These benefits are often difficult to quantify and, in the absence of work to clarify the effects, tend to be dismissed.”
The potential benefits from ecotourism cited in the NES promote the values associated with natural areas. This value promotion, together with the economic growth and employment stimulated by ecotourism, tend to increase public and private resources dedicated to preservation of these areas.
|Great Barrier Reef
|Kakadu National Park||Uluru National Park|
|1982, 1982–83||45 800||87 871|
|1984, 1984–85||1 119 000||75 200||110 160|
|1986||131 000||141 219|
|1988||220 000||175 536|
|1990||238 000||218 160|
|1992||2 291 000||205 000||250 000|
Source:Driml, op. cit., p.5.
Driml discussion of natural area economic values
Many attributes of natural environments are not regularly traded in markets. One reason for this may be historical. Protected natural environment areas are public lands and it has not been usual to charge for the services they provide. Another reason is that many of the services of natural environments have the characteristic of public goods and it is not possible to divide them up for exclusive sale, so it is not feasible to trade them in conventional markets.
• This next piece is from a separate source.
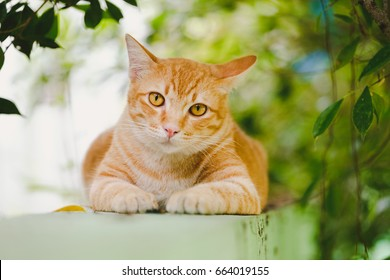 Orange cat lying on the wall of the house Funny gesture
Clean air, biodiversity and functioning ecosystems, for example, have public good characteristics. The values of natural environments that are not able to be observed in markets are given the term non-market values by economists.
The total economic values of the protected areas covered in this study include both market values and non-market values. Non-market values are of two types; direct and indirect use values. Direct use values include the benefits accruing to people who visit, or live in,an area and enjoy its attributes. This obviously includes people who visit for tourism and recreation. Indirect use values accrue to people who may never visit an area but who nevertheless value the fact that it exists in its natural state.
It is widely acknowledged that natural environments produce a range of values to society associated with their roles as havens for conservation of biodiversity, contribution to global life support systems, and amenity arising from knowledge that wild and natural areas exist. Existence, bequest, option and quasi option values have been identified as legitimate indirect use values arising from natural environments.
Existence value is the value people place on ensuring an area remains as a natural environment; bequest value is the value they place on ensuring it is available to future generations; option value is the value they place on ensuring that it remains as a natural environment so that they may visit in the future; and quasi-option value is the value people place on conserving a natural environment for the new information which may emerge in the future.
Together, market and non-market values cover all the benefits to humans flowing from the resource whether or not these are normally measured in dollar terms. Economic values are necessarily anthropocentric and do not recognise any value of nature conservation to the non-human elements of nature involved.
It is important to point out that monetary transactions observed from markets that are not working in a competitive mode will not reflect total economic benefits. This is generally the case for tourism and recreation in the protected areas studied. Park management agencies do not charge access (entry) fees from private recreation or commercial tours to cover the full costs of providing the services of the natural environment, in the way a private supplier operating in a competitive market would. It follows that entry fees and prices of commercial tours are below what they would be in a competitive market and do not reflect the full willingness to pay by visitors.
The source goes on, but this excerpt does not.